The following proof, due to Euclid, is almost surely well known to most of the readers here. To prove there are infinitely many primes, assume not. Thus there are finitely many primes, say $p_1,$…,$p_n.$ Consider the product $p_1$*…*$p_n+1;$ it is either prime, or divisible by a prime not on the list. Let $a_{n+1}$ be the smallest prime dividing $p_1$ * … * $p_n$ + 1/\$ that is not already on our list. Thus the sequence $a_i$ is {2,3,7,43,13, 53, 5, 6221671, 38709183810571, 139, 2801, 11, 17, 5471, …}; this is sequence A000945 in the On-line Encylopedia of Integer Sequences (a GREAT website, which should be a subject of a future post). A quick examination of the first 43 terms in this sequence show remarkable agreement with Benford’s law base 10 (again about 28% have leading digit of 1, and the chi-square value is about 2).

While there are lots of proofs of the infinitude of primes (see for example, Proofs from THE Book), most of them do not give infinite sequences of primes. Another proof that does is the following: for n = 0, 1, 2, … let $F_n = 2^{2^n}+1$ be the nth Fermat number; then one can show that these numbers are all relatively prime, and thus if we take the lowest prime dividing each, we get a new sequence of primes: (see sequence A093179 in the OEIS).

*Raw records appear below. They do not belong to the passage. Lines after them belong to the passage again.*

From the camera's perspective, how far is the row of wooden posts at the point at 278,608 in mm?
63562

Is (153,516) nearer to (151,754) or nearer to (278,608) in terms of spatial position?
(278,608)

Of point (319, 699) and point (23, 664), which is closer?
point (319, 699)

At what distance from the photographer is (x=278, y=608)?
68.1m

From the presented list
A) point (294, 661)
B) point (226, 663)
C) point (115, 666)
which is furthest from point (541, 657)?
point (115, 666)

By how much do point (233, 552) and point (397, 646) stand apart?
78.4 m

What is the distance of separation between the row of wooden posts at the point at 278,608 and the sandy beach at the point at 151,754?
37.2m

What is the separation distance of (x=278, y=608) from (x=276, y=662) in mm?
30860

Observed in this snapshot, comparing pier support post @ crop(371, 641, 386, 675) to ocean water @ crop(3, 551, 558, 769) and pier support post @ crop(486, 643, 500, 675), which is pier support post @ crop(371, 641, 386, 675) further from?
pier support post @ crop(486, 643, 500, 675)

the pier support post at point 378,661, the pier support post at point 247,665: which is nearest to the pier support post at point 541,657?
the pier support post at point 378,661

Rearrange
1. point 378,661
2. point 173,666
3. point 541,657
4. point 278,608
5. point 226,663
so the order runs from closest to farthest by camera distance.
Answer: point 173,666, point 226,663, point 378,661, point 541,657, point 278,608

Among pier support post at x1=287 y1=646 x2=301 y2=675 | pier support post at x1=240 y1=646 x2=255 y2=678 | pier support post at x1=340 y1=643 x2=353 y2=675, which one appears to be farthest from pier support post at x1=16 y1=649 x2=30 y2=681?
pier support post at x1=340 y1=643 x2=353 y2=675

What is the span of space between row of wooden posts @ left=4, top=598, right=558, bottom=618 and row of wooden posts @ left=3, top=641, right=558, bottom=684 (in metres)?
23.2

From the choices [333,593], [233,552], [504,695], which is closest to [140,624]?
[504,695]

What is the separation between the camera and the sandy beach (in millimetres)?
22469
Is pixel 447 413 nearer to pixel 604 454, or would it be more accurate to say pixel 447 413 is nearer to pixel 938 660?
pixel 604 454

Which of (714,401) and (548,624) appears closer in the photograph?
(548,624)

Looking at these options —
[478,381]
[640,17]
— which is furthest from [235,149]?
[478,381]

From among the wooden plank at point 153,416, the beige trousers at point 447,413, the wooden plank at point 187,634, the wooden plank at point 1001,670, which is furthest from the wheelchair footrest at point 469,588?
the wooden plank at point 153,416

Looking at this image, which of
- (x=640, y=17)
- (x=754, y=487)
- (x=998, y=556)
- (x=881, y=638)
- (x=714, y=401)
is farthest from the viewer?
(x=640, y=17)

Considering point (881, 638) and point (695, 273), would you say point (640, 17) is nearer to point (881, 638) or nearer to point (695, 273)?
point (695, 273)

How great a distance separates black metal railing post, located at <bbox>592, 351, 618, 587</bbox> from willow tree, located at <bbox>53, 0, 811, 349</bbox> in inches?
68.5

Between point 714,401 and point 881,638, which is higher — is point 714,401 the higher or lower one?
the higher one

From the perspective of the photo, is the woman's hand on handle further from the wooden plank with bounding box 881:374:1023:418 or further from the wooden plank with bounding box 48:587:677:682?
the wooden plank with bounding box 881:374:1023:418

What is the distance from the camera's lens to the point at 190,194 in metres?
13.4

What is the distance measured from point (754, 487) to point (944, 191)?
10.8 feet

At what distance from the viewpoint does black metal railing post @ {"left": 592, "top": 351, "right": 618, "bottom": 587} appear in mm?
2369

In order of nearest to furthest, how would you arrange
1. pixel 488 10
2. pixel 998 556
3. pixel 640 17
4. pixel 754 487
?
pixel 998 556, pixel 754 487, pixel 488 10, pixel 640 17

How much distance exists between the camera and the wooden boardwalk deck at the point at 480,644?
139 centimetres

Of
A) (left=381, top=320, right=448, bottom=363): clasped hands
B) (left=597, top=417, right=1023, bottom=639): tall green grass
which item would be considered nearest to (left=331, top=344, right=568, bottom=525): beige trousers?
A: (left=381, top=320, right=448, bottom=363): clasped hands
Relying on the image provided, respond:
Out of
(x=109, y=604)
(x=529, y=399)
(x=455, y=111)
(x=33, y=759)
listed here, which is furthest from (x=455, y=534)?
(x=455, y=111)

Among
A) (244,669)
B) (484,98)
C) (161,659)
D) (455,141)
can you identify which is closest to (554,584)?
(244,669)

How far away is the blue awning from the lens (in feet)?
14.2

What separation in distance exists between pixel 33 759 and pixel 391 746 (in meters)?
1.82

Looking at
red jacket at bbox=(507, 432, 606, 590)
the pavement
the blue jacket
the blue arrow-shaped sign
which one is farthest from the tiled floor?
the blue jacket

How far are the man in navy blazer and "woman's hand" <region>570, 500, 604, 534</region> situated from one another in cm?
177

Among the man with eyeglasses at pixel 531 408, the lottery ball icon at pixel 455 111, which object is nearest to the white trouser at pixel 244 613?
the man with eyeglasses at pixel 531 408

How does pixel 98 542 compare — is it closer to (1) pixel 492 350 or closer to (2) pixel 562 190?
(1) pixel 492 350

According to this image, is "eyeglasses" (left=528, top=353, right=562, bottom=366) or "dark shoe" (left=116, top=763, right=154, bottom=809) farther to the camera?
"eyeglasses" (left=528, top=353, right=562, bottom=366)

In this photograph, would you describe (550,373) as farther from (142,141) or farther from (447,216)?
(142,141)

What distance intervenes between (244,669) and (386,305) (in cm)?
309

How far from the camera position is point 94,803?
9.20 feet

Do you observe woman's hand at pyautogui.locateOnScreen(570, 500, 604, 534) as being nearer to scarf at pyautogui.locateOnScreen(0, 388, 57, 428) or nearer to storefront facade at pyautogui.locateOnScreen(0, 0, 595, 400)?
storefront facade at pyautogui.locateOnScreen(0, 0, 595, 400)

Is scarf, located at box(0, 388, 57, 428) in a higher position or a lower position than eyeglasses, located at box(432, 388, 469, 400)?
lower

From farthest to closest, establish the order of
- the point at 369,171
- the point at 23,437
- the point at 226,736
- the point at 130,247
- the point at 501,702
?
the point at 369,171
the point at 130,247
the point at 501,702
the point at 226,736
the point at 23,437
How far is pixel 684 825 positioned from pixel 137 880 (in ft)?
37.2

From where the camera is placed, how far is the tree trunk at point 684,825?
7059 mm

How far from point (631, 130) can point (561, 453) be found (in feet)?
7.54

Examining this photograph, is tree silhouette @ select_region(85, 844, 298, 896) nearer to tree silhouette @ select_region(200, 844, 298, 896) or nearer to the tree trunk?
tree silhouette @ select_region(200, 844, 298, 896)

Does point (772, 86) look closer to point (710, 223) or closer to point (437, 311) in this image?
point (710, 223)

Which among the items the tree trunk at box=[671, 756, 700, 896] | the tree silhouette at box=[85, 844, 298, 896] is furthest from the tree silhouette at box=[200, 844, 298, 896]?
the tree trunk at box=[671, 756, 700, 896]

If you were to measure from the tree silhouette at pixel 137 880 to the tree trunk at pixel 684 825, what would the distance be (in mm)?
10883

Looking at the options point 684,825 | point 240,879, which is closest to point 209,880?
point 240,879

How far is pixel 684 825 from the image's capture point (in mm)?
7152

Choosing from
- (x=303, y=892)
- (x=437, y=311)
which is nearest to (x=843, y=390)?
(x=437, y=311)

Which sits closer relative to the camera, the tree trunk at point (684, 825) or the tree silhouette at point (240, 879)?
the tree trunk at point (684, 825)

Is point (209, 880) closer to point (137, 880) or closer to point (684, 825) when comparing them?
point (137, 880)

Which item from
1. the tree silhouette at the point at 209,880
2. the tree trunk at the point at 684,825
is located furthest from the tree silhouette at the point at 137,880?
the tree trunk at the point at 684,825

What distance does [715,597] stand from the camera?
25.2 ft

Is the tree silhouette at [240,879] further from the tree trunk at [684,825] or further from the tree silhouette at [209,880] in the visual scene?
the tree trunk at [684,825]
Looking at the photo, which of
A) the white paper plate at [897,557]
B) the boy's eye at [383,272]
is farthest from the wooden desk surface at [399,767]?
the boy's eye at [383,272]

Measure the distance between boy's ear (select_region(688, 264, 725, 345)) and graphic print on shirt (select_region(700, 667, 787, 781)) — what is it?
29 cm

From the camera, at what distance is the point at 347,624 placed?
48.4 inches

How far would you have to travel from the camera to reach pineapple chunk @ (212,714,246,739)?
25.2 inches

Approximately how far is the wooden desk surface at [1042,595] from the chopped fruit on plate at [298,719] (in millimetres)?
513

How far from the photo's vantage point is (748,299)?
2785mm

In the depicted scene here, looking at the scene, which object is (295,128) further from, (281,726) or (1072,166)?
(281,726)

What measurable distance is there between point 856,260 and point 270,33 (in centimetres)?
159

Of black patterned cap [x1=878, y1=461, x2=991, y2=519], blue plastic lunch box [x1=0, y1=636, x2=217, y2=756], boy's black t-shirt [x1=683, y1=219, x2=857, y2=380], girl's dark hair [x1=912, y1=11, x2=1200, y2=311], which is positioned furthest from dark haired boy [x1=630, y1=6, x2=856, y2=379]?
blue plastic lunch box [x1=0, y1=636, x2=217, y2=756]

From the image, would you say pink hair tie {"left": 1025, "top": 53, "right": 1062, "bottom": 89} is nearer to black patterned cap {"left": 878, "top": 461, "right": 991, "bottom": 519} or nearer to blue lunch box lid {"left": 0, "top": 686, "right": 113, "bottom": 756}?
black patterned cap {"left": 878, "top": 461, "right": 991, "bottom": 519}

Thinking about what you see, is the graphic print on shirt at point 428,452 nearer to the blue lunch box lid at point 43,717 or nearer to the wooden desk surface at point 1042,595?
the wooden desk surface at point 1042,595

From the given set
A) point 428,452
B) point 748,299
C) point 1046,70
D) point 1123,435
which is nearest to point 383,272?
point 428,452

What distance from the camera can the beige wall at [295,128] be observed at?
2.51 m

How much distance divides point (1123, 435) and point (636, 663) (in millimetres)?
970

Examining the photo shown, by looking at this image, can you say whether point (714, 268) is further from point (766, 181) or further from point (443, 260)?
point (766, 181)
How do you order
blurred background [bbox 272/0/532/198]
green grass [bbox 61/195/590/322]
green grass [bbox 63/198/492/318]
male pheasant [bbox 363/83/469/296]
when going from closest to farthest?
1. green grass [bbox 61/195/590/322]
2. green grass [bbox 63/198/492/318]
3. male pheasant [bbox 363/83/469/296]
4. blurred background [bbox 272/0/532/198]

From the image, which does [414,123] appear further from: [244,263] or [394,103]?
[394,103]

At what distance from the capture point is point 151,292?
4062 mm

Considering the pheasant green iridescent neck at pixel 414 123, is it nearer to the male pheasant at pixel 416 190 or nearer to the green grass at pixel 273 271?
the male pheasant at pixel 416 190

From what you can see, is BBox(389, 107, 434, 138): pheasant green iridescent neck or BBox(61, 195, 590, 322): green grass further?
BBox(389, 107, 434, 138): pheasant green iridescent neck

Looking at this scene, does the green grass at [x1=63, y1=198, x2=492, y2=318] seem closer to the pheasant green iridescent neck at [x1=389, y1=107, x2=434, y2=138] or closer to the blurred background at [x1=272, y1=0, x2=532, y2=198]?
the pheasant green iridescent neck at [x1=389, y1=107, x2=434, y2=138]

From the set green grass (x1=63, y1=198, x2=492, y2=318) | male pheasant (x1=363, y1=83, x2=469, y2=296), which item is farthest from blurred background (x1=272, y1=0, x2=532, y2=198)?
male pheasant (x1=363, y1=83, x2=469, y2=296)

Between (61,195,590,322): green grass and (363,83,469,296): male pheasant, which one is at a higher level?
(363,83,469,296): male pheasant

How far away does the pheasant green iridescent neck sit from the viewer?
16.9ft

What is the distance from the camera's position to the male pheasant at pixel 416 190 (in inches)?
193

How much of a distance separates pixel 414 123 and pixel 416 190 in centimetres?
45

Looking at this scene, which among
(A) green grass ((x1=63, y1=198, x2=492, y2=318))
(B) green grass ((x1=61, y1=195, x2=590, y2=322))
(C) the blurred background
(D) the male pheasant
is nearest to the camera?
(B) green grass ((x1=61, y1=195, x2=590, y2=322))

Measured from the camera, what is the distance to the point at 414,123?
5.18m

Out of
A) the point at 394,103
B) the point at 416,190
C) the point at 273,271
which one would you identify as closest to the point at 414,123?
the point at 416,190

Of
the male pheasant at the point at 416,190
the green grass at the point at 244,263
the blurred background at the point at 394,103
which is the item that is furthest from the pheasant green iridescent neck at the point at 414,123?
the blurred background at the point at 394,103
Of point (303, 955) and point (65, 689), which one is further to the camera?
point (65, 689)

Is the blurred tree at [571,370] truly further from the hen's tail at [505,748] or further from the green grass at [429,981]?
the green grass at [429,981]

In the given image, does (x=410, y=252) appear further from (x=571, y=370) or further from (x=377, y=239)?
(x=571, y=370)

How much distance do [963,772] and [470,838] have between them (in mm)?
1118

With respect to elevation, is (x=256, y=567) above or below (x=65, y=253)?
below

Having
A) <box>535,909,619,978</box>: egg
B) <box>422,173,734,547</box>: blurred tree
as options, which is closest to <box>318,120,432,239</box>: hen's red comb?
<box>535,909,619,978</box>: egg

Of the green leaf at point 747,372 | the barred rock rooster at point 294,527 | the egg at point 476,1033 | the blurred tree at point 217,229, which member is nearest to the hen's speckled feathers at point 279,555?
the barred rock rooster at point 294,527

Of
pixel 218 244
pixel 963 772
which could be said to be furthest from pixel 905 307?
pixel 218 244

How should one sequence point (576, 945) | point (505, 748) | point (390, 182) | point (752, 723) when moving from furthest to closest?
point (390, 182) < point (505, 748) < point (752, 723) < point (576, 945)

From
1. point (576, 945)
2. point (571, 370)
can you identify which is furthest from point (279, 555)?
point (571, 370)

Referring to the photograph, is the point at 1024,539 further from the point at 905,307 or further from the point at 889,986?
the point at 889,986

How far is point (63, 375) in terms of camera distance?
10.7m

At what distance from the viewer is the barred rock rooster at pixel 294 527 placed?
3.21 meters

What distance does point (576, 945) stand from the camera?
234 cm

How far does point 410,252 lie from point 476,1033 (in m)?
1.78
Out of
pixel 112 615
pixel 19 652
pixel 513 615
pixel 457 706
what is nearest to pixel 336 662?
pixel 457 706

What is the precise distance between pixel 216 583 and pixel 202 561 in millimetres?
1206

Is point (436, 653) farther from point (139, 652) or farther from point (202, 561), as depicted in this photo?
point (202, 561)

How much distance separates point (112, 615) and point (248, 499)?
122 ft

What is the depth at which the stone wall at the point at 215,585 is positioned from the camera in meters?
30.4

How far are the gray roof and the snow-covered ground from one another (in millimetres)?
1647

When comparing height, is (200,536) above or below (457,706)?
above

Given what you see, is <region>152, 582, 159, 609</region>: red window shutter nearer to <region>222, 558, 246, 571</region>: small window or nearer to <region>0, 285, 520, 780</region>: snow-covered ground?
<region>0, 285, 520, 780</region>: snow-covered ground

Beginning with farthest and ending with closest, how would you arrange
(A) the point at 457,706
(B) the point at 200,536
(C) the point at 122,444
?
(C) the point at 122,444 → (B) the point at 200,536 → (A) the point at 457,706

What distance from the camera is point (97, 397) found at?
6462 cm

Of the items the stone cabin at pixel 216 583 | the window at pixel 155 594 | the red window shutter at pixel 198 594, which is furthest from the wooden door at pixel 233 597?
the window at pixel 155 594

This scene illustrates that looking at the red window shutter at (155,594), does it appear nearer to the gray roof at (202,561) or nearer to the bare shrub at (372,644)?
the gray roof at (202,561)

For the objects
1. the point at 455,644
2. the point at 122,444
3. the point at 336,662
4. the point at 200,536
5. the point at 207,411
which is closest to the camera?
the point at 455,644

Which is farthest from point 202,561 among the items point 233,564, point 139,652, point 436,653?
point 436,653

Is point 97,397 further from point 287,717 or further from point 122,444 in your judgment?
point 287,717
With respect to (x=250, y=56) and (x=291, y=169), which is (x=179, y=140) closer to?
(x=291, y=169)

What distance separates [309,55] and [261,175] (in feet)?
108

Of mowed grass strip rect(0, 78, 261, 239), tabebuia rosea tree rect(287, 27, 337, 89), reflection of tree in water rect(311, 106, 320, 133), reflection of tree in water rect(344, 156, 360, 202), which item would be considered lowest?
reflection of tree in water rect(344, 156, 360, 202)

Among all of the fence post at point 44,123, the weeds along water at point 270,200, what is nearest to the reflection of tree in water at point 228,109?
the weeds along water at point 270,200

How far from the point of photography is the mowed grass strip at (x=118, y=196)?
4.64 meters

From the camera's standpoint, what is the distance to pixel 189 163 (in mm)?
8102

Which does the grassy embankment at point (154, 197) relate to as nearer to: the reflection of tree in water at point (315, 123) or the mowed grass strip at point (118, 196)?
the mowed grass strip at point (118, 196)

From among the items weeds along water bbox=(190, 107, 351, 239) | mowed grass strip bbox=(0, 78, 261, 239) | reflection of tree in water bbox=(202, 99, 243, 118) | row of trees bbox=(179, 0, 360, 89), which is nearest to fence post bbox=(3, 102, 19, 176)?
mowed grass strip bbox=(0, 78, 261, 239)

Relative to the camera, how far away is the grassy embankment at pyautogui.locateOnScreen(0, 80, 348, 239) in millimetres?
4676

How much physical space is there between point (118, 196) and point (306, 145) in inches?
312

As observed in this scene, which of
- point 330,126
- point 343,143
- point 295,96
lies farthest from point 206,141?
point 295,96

To end, here’s the gauntlet question: can you generate any other interesting sequences that prove there are infinitely many primes? For fame and fortune, show that your sequences are Benford for some base; this will be VERY hard, I think. I don’t believe this has been shown for any of the sequences above; in fact, I believe it’s open as to whether or not every prime is contained in Euclid’s sequence.